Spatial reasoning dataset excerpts

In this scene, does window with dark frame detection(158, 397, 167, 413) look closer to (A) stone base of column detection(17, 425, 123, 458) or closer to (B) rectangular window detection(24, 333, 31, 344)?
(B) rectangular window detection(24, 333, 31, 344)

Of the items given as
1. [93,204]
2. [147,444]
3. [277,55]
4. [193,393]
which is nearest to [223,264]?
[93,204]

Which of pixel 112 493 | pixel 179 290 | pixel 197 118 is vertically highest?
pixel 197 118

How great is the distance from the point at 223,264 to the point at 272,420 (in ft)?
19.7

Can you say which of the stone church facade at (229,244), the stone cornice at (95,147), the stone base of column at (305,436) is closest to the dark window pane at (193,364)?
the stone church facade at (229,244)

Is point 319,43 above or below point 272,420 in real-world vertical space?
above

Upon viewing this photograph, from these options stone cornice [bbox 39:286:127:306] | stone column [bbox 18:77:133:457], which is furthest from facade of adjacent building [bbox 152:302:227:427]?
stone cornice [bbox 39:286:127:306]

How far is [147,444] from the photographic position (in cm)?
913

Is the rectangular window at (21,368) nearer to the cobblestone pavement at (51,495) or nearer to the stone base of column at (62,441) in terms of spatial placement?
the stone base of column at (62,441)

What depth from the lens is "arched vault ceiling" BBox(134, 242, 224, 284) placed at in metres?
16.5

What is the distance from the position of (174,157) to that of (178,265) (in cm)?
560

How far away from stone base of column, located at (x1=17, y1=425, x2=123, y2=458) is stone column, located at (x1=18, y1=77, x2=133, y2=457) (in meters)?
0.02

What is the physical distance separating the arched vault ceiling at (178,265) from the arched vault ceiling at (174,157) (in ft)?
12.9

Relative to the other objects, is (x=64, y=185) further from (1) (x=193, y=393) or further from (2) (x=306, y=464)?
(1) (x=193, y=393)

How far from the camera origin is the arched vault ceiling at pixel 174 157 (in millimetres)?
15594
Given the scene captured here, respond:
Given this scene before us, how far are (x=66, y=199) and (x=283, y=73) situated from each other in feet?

** The problem **
Repeat word for word every line from the one holding "How far from" through the end of the records, inclusive.

** Task response **
How far from the camera origin is the arched vault ceiling at pixel 174 157 (in millimetres)?
15594
Given the scene captured here, respond:
Given this scene before us, how far are (x=66, y=199) and (x=283, y=73) situated from each other in feet?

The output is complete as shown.